* _Testo di partenza_
====================
Gli imprenditori dello spettacolo viaggiante "Chiediamo di tornare a lavorare"

Si sono mossi grazie al "Movimento Giostre Lombardia", i colleghi di Sergio Antonioli, giostrai molto conosciuto a Verolanuova, nel bresciano e nel cremonese, che come lui vivono le sue stesse difficoltà, per tessere rapporti e avere confronti costruttivi.

I rapporti con le istituzioni

Nei mesi scorsi hanno manifestato a Roma e sono riusciti ad avere una maggior attenzione dello Stato, presentando le problematiche quotidiane della categoria dello spettacolo viaggiante per trovare delle soluzioni. Questo ha portato a ricevere anche un piccolo contributo statale a fondo perduto per le professioni del settore di tutta Italia che, tradotto per ogni realtà imprenditoriale è un aiuto, non disprezzato ma comunque non sufficiente al mantenimento delle attività stesse.
====================
* _Voci estratte_
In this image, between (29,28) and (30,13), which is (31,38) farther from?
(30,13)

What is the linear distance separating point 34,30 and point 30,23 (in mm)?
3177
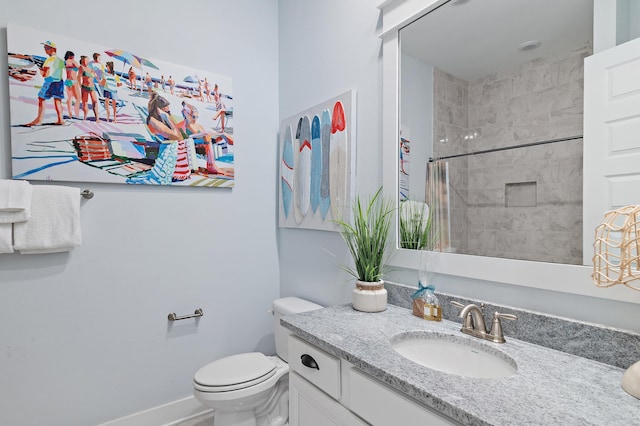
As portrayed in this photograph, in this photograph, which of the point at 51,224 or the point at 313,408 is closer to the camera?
the point at 313,408

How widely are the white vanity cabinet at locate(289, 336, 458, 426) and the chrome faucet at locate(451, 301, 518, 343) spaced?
38cm

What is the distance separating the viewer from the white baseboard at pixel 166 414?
68.0 inches

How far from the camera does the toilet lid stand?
1.47 m

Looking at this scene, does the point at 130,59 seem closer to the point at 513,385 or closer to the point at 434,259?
the point at 434,259

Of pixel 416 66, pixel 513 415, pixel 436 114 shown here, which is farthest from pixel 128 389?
pixel 416 66

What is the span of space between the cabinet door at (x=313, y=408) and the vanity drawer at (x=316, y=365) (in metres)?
0.03

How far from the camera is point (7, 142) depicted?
1.49m

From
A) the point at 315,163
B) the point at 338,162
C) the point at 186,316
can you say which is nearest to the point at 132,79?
the point at 315,163

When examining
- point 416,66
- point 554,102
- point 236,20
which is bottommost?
point 554,102

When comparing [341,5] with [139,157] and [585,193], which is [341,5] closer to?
[139,157]

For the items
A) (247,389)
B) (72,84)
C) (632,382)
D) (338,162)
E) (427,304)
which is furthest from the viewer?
(338,162)

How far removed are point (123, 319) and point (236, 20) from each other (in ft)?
6.25

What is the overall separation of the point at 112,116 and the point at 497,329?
1.95 meters

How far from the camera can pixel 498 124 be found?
1103 mm
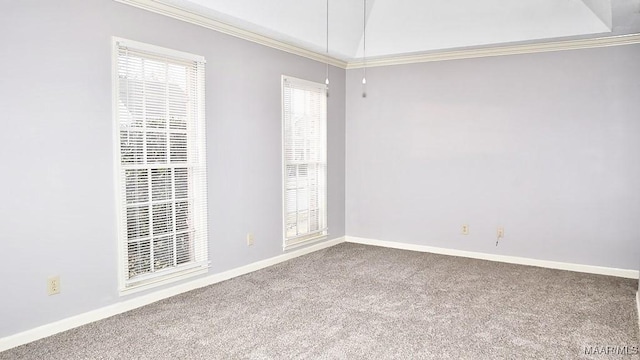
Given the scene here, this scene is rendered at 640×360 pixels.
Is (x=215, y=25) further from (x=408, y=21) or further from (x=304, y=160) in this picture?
(x=408, y=21)

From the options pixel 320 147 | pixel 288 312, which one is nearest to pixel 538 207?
pixel 320 147

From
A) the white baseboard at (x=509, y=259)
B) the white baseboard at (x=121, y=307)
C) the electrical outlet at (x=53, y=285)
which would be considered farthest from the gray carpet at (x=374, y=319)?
the electrical outlet at (x=53, y=285)

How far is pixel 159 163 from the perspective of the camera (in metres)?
3.65

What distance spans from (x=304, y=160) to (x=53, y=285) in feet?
9.80

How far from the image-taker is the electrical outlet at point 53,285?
3006mm

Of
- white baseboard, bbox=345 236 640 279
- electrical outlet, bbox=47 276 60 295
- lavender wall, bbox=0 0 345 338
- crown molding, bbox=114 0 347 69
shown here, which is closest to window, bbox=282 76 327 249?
crown molding, bbox=114 0 347 69

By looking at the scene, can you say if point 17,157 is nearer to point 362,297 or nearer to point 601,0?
point 362,297

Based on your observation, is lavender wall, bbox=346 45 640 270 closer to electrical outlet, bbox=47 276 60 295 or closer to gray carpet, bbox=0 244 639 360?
gray carpet, bbox=0 244 639 360

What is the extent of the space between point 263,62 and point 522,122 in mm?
2850

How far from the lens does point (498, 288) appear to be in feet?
13.4

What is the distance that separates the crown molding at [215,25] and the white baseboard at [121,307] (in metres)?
2.23

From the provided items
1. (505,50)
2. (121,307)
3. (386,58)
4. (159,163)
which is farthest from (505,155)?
(121,307)

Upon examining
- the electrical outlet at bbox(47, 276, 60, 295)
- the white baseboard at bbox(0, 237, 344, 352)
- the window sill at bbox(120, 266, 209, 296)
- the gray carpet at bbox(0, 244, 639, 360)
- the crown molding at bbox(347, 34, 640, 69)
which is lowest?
the gray carpet at bbox(0, 244, 639, 360)

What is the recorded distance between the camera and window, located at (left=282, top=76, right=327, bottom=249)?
16.6 feet
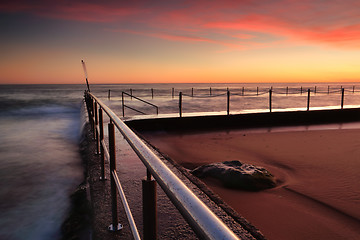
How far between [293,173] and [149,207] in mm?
4382

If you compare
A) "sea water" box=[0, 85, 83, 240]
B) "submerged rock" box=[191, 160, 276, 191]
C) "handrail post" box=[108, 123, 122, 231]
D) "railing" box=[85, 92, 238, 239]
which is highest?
"railing" box=[85, 92, 238, 239]

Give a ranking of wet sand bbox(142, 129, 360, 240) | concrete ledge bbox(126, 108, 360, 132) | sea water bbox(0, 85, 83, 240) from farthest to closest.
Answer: concrete ledge bbox(126, 108, 360, 132) < sea water bbox(0, 85, 83, 240) < wet sand bbox(142, 129, 360, 240)

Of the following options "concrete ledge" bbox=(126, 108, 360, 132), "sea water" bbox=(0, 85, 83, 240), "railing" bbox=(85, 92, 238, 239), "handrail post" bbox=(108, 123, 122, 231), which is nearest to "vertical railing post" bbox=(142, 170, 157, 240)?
"railing" bbox=(85, 92, 238, 239)

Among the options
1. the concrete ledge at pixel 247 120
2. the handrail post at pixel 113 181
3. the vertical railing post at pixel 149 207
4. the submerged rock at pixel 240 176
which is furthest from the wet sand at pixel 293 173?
the vertical railing post at pixel 149 207

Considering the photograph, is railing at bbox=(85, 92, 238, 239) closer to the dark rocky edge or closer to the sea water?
the dark rocky edge

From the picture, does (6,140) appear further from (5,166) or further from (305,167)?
(305,167)

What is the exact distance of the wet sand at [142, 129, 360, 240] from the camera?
2977 mm

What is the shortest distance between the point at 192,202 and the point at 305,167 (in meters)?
5.01

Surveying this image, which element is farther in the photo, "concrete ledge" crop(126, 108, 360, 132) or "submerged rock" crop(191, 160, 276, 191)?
"concrete ledge" crop(126, 108, 360, 132)

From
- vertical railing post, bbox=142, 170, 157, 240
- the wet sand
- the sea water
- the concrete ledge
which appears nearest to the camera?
vertical railing post, bbox=142, 170, 157, 240

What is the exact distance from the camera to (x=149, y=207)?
863 millimetres

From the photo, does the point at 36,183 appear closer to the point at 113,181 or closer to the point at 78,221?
the point at 78,221

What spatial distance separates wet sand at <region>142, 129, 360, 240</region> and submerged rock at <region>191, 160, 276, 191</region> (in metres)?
0.12

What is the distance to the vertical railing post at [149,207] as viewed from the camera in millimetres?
850
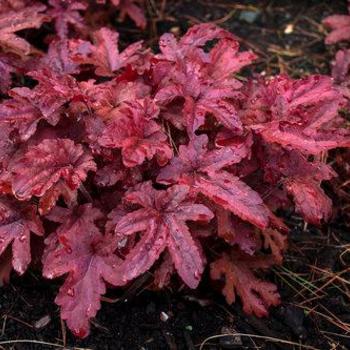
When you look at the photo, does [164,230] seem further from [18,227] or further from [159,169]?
[18,227]

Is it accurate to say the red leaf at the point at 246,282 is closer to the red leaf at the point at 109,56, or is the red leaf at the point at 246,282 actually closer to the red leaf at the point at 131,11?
the red leaf at the point at 109,56

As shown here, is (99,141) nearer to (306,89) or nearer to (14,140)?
(14,140)

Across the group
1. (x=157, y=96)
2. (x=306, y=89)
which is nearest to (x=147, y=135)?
(x=157, y=96)

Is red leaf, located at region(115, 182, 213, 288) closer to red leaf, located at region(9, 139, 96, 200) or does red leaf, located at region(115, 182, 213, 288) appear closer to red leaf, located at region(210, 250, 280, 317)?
red leaf, located at region(9, 139, 96, 200)

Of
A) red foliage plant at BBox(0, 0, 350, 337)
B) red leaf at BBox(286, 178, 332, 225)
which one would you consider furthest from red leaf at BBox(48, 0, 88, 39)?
red leaf at BBox(286, 178, 332, 225)

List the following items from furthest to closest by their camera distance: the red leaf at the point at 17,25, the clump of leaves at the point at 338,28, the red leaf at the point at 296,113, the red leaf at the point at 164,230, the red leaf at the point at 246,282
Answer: the clump of leaves at the point at 338,28 < the red leaf at the point at 17,25 < the red leaf at the point at 246,282 < the red leaf at the point at 296,113 < the red leaf at the point at 164,230

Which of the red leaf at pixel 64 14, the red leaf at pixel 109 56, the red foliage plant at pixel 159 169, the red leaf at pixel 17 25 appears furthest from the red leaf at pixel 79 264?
the red leaf at pixel 64 14

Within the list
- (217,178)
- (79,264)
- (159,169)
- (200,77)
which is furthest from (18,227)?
(200,77)
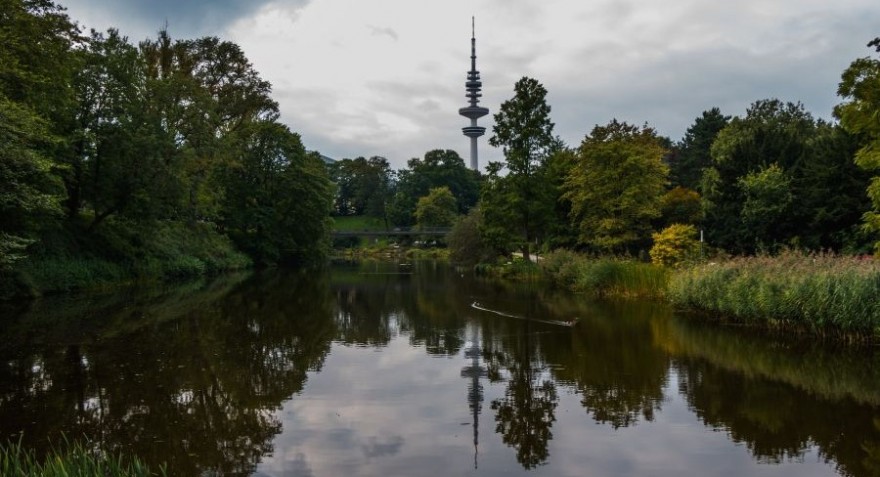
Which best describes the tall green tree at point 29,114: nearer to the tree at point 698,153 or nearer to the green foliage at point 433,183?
the tree at point 698,153

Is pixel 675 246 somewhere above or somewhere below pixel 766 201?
below

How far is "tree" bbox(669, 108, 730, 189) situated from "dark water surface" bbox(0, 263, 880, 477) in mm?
43952

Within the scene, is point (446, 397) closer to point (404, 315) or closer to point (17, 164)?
point (404, 315)

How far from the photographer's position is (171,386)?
10.7 metres

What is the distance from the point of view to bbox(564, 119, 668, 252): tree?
31.8m

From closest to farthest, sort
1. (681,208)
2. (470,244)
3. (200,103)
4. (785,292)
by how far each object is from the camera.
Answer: (785,292) → (681,208) → (200,103) → (470,244)

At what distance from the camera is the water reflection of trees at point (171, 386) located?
7863 mm

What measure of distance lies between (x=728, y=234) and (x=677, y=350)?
19.6 metres

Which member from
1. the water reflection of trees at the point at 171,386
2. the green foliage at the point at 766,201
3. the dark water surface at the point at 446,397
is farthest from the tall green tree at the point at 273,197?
the green foliage at the point at 766,201

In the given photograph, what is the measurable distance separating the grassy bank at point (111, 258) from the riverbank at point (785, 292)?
23.8 meters

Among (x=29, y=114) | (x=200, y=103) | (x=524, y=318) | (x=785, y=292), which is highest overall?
(x=200, y=103)

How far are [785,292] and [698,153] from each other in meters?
49.0

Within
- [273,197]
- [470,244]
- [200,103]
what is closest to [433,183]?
[273,197]

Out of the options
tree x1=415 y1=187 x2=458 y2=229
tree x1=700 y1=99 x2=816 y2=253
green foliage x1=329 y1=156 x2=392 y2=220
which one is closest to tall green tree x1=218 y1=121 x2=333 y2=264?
tree x1=700 y1=99 x2=816 y2=253
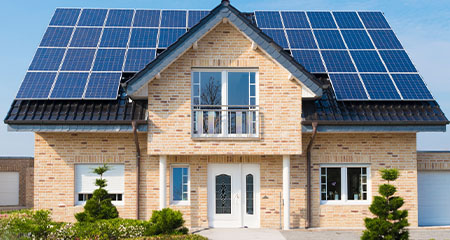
====================
* _Attività da svolgere_
1. Trascrivi il passo del testo di partenza da "Gli imprenditori dello" a "delle attività stesse.".
2. Spiega, in base al testo di partenza, perché gli operatori dello spettacolo viaggiante hanno presentato allo Stato le problematiche quotidiane della loro categoria.

* _Esercizio svolto_
1.
Gli imprenditori dello spettacolo viaggiante "Chiediamo di tornare a lavorare"

Si sono mossi grazie al "Movimento Giostre Lombardia", i colleghi di Sergio Antonioli, giostrai molto conosciuto a Verolanuova, nel bresciano e nel cremonese, che come lui vivono le sue stesse difficoltà, per tessere rapporti e avere confronti costruttivi.

I rapporti con le istituzioni

Nei mesi scorsi hanno manifestato a Roma e sono riusciti ad avere una maggior attenzione dello Stato, presentando le problematiche quotidiane della categoria dello spettacolo viaggiante per trovare delle soluzioni. Questo ha portato a ricevere anche un piccolo contributo statale a fondo perduto per le professioni del settore di tutta Italia che, tradotto per ogni realtà imprenditoriale è un aiuto, non disprezzato ma comunque non sufficiente al mantenimento delle attività stesse.

2. Le hanno presentate, manifestando a Roma, per trovare delle soluzioni.